Questions on the geometry of scenes:
=-=-=-=-=

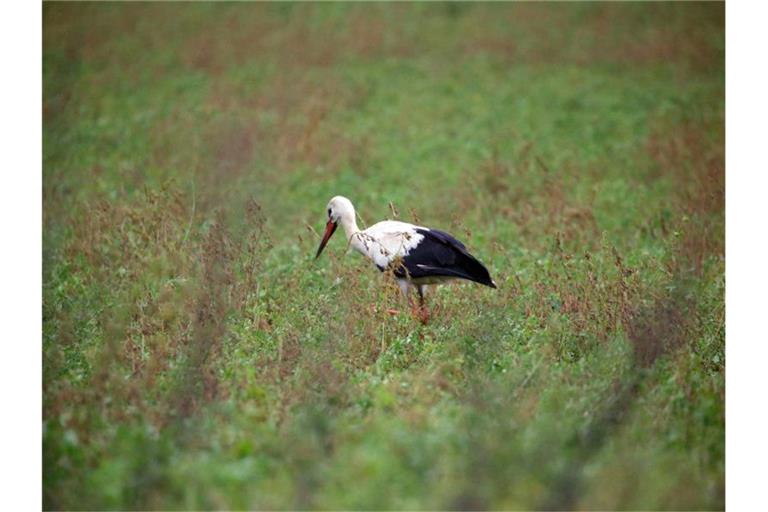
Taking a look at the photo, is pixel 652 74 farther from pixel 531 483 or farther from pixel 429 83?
pixel 531 483

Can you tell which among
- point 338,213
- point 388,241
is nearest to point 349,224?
point 338,213

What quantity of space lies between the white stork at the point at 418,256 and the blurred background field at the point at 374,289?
7.7 inches

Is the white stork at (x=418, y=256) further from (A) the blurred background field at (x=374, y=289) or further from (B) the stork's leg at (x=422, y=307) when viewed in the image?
(A) the blurred background field at (x=374, y=289)

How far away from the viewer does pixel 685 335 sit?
604cm

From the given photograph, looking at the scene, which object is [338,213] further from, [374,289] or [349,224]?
[374,289]

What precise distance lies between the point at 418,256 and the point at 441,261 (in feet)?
0.57

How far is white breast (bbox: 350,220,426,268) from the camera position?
6793 mm

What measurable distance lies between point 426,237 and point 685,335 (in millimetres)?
1737

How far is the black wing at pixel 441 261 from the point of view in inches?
259

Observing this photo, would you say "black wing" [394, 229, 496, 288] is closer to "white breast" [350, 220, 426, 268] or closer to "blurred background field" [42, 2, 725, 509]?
"white breast" [350, 220, 426, 268]

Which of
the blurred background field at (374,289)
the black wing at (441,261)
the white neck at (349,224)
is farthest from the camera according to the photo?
the white neck at (349,224)

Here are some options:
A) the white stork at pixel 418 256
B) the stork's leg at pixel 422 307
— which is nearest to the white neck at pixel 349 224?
the white stork at pixel 418 256

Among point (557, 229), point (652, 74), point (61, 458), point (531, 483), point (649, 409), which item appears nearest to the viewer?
point (531, 483)

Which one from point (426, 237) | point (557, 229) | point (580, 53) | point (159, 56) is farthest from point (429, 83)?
point (426, 237)
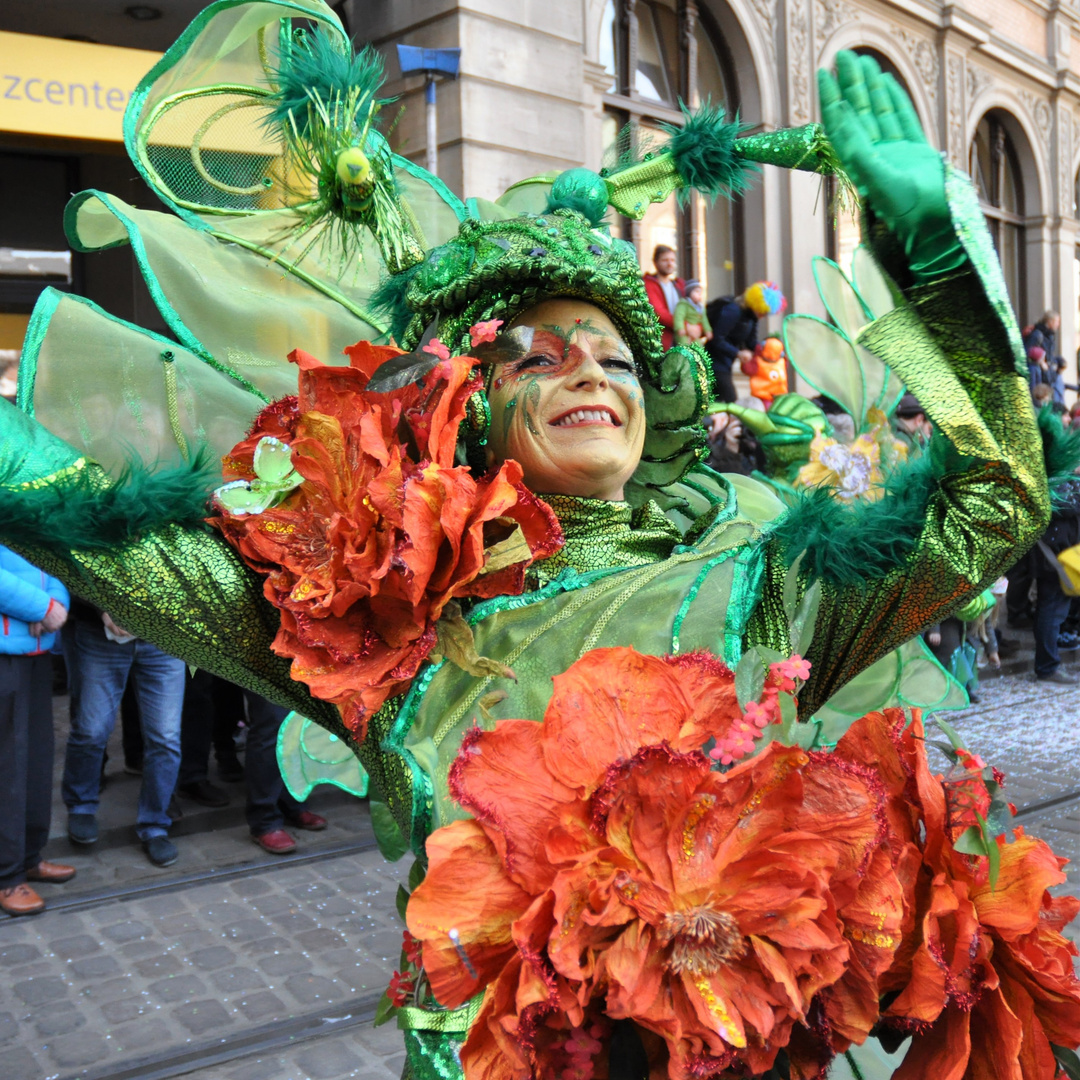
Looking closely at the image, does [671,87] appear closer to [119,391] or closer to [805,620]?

=-=-=-=-=

§ Goal of the exercise
Could you reproduce every entry above word for word, omitting the pictures?

§ Final result
Taking a look at the photo, is pixel 652 74 farther from pixel 531 483 or farther from pixel 429 83?
pixel 531 483

Can you tell which among
- point 338,213
- point 388,241
is nearest to point 349,224?
point 338,213

What quantity of space lies between the white stork at the point at 418,256 and the blurred background field at the point at 374,289?
7.7 inches

Is the white stork at (x=418, y=256) further from (A) the blurred background field at (x=374, y=289) or further from (B) the stork's leg at (x=422, y=307) when viewed in the image?
(A) the blurred background field at (x=374, y=289)

How far away from the viewer does pixel 685 335 sit?
604cm

From the given photograph, looking at the scene, which object is [338,213] further from, [374,289] or [349,224]?
[374,289]

What precise distance lies between the point at 418,256 and the point at 441,261 (in feet)?
0.57

How far is white breast (bbox: 350,220,426,268) from the camera position?
6793 mm

What measurable distance lies between point 426,237 and point 685,335 (in millimetres)?
1737

How far is the black wing at pixel 441 261 from the point of view in inches?
259

Observing this photo, would you say "black wing" [394, 229, 496, 288] is closer to "white breast" [350, 220, 426, 268] or closer to "blurred background field" [42, 2, 725, 509]?
"white breast" [350, 220, 426, 268]

Which of
the blurred background field at (374,289)
the black wing at (441,261)
the white neck at (349,224)
is farthest from the camera according to the photo?
the white neck at (349,224)

Here are some options:
A) the white stork at pixel 418 256
B) the stork's leg at pixel 422 307
— which is nearest to the white neck at pixel 349 224?
the white stork at pixel 418 256

Among point (557, 229), point (652, 74), point (61, 458), point (531, 483), point (649, 409), which item appears nearest to the viewer?
point (531, 483)

Which one from point (426, 237) | point (557, 229) | point (580, 53) | point (159, 56) is farthest from point (429, 83)?
point (426, 237)
Looking closely at the image, does [671,87] appear closer to [119,391] or closer to [805,620]?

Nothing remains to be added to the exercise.